"The 226-page decision made by US District Judge Amit Mehta in Washington, DC, will likely ripple across the technological landscape at a time when the industry is being reshaped by breakthroughs in artificial intelligence - including conversational "answer engines" as companies like ChatGPT and Perplexity try to upend Google's long-held position as the internet's main gateway."
"The innovations and competition being unleashed by AI also reshaped the judge's approach to the remedies in the nearly five-year-old antitrust case brought by the US Justice Department during President Donald Trump's first administration and carried onward by President Joe Biden's administration. "Unlike the typical case where the court's job is to resolve a dispute based on historic facts, here the court is asked to gaze into a crystal ball and look to the future. Not exactly a judge's forte," Mehta wrote."
"The judge is trying to rein in Google by prohibiting some of the tactics the company deployed to drive traffic to its search engine and other services.

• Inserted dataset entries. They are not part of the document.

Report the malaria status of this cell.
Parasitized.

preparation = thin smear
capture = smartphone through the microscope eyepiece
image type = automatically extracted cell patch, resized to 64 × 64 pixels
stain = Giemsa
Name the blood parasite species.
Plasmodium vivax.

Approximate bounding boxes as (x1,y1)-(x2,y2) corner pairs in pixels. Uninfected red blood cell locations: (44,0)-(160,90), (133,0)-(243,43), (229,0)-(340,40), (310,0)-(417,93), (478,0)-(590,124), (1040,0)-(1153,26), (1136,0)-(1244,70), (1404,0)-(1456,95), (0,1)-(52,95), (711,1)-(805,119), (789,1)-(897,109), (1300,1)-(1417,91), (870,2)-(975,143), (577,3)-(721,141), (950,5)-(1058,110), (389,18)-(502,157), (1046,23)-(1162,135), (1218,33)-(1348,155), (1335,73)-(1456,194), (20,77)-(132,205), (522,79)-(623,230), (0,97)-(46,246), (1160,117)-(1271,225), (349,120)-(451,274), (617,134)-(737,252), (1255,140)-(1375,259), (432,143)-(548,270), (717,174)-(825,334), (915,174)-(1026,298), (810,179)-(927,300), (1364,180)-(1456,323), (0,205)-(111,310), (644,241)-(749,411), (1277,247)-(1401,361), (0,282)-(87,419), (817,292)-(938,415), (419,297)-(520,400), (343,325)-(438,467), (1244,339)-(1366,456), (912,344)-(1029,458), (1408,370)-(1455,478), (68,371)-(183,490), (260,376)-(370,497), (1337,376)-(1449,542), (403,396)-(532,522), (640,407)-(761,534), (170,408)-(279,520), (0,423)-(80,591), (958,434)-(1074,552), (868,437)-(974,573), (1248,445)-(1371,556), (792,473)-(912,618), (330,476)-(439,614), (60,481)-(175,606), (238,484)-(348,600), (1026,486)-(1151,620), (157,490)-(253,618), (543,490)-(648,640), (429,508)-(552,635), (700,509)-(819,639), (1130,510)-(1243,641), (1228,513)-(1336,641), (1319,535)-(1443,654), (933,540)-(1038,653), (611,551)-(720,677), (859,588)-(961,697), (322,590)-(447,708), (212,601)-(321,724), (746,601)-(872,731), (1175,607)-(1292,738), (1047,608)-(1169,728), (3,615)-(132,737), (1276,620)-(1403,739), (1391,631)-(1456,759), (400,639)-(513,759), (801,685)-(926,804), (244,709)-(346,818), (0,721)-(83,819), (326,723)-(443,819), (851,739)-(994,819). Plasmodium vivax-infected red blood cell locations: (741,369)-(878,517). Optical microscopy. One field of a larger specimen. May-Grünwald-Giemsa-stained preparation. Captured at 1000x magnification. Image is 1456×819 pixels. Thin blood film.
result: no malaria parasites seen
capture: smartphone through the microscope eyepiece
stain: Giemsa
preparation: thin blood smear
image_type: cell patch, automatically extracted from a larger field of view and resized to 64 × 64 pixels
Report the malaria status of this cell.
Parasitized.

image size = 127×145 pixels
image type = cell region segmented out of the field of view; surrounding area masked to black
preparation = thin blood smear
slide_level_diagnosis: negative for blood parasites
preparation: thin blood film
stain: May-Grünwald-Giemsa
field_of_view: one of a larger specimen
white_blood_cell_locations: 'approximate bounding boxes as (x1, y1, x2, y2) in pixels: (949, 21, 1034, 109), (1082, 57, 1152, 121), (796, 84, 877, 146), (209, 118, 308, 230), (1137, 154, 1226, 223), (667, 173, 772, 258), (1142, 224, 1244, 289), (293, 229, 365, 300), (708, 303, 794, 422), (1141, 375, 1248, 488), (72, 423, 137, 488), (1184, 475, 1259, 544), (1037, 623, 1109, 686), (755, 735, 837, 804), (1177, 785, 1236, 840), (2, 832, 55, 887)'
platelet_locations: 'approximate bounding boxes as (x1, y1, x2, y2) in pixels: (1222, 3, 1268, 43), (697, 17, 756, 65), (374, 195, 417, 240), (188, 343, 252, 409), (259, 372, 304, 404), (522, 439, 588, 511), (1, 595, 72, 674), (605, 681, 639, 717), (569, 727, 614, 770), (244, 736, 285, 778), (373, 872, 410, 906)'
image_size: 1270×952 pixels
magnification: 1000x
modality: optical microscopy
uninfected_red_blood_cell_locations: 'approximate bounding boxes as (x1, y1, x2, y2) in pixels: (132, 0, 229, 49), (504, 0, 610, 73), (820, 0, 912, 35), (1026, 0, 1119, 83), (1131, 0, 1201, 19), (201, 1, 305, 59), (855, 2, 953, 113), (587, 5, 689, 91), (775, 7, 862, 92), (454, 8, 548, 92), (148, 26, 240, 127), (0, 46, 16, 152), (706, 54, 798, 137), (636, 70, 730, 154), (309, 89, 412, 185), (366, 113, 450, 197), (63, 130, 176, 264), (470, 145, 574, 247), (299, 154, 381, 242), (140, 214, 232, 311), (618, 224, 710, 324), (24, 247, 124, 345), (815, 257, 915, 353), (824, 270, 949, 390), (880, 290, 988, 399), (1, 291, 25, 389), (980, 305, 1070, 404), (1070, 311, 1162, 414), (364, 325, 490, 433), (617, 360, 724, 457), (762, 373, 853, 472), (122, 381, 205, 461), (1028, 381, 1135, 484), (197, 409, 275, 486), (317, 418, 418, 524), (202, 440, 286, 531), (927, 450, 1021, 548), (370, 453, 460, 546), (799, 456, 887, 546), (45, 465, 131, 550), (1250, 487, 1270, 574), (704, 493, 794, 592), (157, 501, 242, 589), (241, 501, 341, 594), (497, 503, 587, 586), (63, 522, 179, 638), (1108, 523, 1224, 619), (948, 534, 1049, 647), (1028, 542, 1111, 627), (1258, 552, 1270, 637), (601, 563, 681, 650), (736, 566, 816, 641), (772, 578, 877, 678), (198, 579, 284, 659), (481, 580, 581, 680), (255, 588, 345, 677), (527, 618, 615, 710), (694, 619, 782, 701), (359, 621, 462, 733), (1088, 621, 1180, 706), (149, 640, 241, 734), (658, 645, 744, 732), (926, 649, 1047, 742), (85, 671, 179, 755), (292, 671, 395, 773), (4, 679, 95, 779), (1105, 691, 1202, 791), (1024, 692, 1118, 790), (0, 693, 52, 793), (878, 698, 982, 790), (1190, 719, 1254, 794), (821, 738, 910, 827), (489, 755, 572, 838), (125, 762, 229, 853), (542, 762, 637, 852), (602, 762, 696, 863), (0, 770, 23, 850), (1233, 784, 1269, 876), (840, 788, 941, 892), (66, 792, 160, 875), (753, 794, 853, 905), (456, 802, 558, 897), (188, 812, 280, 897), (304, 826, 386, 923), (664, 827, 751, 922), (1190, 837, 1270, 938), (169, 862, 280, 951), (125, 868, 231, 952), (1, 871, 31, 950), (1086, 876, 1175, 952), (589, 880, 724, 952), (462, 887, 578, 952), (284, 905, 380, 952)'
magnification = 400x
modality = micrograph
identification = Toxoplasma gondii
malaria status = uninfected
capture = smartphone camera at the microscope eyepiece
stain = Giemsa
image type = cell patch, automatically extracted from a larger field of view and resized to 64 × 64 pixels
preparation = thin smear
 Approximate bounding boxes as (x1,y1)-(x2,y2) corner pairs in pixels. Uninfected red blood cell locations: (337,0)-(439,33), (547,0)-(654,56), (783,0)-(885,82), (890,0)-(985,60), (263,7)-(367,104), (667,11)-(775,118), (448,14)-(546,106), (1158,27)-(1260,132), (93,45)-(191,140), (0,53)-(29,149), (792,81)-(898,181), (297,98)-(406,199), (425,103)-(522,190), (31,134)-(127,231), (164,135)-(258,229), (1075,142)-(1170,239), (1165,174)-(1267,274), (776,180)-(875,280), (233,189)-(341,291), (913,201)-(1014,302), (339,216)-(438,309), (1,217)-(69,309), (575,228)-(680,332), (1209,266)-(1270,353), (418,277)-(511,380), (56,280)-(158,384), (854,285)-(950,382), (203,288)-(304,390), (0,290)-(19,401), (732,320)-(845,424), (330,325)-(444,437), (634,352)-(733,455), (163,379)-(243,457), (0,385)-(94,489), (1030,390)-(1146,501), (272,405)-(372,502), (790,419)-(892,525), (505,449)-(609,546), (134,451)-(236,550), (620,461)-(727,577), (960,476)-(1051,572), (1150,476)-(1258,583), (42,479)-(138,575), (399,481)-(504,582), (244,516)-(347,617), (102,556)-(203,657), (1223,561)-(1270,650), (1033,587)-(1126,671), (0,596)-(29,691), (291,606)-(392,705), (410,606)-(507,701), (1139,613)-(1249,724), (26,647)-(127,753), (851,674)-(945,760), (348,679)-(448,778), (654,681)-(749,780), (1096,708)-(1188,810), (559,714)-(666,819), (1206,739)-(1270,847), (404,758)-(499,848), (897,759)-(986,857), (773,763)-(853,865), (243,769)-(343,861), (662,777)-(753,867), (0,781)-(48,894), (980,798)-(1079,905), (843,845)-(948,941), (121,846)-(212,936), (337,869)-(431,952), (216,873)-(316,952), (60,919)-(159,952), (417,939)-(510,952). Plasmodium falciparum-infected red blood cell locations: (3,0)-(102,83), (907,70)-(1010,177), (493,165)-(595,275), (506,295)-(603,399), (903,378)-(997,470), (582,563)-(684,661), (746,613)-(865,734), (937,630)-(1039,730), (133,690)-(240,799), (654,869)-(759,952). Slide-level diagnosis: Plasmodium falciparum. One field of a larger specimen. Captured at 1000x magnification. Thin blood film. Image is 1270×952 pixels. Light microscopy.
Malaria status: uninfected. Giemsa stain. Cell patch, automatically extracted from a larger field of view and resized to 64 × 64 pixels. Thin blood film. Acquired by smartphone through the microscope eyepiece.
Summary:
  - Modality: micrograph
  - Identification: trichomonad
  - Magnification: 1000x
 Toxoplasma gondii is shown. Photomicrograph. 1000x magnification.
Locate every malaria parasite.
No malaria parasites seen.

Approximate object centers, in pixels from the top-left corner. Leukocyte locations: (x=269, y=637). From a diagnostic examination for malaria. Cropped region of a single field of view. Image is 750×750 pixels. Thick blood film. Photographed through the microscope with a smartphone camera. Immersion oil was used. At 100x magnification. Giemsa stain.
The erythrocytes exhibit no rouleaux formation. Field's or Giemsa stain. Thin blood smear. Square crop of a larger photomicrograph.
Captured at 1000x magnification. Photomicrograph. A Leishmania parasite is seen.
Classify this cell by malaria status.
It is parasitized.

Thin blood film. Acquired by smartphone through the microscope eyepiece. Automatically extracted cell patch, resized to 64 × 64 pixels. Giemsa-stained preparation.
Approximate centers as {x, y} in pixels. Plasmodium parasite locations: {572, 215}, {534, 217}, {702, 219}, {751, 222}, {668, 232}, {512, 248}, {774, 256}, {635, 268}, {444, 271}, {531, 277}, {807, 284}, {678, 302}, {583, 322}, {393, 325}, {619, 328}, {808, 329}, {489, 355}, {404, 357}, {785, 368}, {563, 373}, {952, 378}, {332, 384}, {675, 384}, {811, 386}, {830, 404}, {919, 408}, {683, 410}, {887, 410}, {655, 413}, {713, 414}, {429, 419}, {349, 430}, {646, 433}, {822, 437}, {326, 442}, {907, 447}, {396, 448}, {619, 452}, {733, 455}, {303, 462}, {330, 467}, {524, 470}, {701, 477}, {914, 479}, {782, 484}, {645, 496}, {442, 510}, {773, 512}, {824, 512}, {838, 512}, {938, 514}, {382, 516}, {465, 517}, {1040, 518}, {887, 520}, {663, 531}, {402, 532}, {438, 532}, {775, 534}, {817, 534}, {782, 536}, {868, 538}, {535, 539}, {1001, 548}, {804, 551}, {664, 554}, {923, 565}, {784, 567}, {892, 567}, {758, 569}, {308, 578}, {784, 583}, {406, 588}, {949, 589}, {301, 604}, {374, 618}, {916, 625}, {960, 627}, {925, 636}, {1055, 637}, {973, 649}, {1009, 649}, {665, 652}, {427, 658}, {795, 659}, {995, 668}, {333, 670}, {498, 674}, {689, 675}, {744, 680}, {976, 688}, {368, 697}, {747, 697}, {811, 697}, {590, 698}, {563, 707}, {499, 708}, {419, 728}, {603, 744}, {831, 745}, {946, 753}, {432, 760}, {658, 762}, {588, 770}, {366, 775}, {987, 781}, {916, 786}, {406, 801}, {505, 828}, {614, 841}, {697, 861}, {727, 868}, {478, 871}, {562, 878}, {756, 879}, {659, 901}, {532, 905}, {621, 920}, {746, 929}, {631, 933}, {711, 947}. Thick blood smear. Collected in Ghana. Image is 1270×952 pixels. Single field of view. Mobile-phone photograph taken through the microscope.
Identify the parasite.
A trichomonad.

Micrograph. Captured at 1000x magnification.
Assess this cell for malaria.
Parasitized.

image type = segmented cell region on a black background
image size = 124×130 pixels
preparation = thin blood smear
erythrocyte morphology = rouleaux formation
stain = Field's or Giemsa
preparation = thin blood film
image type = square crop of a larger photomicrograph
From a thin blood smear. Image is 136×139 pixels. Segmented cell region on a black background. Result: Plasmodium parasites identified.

The ruling also will pry open some of the prized databases of closely guarded information about search that have provided Google with a seemingly insurmountable advantage."
A federal judge ruled Google will not be forced to sell its search engine but ordered remedies to curb illegal monopoly practices. The court prohibited certain tactics that directed traffic to Google's search and services and barred exclusive contracts giving Google privileged placement on devices. The ruling will require opening key search databases that supplied Google with a competitive advantage. The judge considered rapid AI innovation and new conversational answer engines when shaping remedies. The decision stops short of banning longstanding billion-dollar default-search deals on smartphones and computers while restricting exclusivity on apps and assistants.